**Work to complete:**
a. Reproduce word for word the part of the marketing text that opens with the words "It’s not about" and closes with "you consume it.".
b. According to the marketing text, speaking of which things first brings technology to mind? List all of them.

╭─ Reading text

While developing a product and marketing it, it is important for you to think about the problem you are solving. When you understand the problem and try to solve it, your job is done. Selling will be a side effect which will happen during this process.

It’s not about the technology

New media, communities, customer intelligence and targeted marketing. Speak of them and the first thing that comes to mind is technology. Of course technology enabled all this to happen, but it is not about the technology. Technology is the enabler here, but it’s about how you adopt the technology and how well you consume it.

New media is there for all. People talk about everything. They search and research for things they buy. Technology empowered them to have access to unlimited information at their fingertips. Now it’s about how you, as a company or organization, can use the new media and reach your customers, how you can create interactive channels, how you can come out of the traditional media shells and meet your customers where they reside.

Communities are great platform for you to talk to your customers. Connected people, powerful devices and web-based platform can provide you all you need to interact with your customers. You got all the tools, so now it’s about how well you use them. It’s about how you take in the input from your customers, how welcome and important you make them feel and how you use the platform to promote your objective.

There’s large amount of data available to mine intelligence about your customers. Using data extraction and mining technology, you can find in-depth information about your customers. It’s about how you use this information, how you make your message more appealing to your audience and how you implement changes to provide the best products to your customers.

Technology is a great enabler. Over the ages it has opened new avenues and empowered us in new ways. That’s not going to stop. A decade from now, you will get something more revolutionary to make the current new media and customer intelligence appear traditional. The important thing is to accept it and make it about how we can use it and make the most of it.

Community Inference for Market Research

Market research is one of the most fascinating areas in the world of marketing. Companies spend billions of dollars each year on getting market research done. Nielsen, one of the pioneers in the field of market research, made $3.7 billion in 2006 to find which product sells, which TV programs people watch and which music and books were getting consumed. Whether it’s a washing detergent or a presidential candidate, market research has its role to play.

A survey based market research has a huge dependence on a couple of things: what questions are being asked to the people and the sample of people to which the questions are being asked. The basic shortfall of such a market research is that the results can be skewed by tampering either one of these parameters. Plus the opinion of the target group is limited to the objective questions asked and to add to that the consensus building exercise is closed and constraint.

Another way to do market research is by using the social media. People talk about your product, their problems and how they are trying to solve them on social networks. They discuss and critic. Researchers can monitor conversations people have on various social network and infer what people want using these conversations. To make these conversations more fruitful, the company can host discussions. It can provide a community platform to customers and marketers to facilitate direct communication. This community – controlled and monitored – can be analysed by the researchers to reach to a consensus with the help of direct customer participation.

A community based market research has a few key advantages. The information gathered is broader as compared to what is gathered through surveys providing researchers reasoning behind a customer’s poll choice. And the consensus is built in an open environment, with active customer interaction, making it more credible and effective.

╰─
╭─ Listed records

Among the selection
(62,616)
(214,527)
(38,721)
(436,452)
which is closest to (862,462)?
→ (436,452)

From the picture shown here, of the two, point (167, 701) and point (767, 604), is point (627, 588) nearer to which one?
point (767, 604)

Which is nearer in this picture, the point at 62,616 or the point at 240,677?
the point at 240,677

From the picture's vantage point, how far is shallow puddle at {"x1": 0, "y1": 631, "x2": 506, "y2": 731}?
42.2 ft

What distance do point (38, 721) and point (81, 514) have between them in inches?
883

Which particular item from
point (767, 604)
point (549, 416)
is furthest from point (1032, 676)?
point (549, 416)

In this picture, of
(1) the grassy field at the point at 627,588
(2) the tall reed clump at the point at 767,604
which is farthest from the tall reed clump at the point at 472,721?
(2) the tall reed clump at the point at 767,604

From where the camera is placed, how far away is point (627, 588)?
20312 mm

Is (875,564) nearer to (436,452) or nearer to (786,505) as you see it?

╰─

**Responses in order:**
a.
It’s not about the technology

New media, communities, customer intelligence and targeted marketing. Speak of them and the first thing that comes to mind is technology. Of course technology enabled all this to happen, but it is not about the technology. Technology is the enabler here, but it’s about how you adopt the technology and how well you consume it.

b.
- New media
- Communities
- Customer intelligence
- Targeted marketing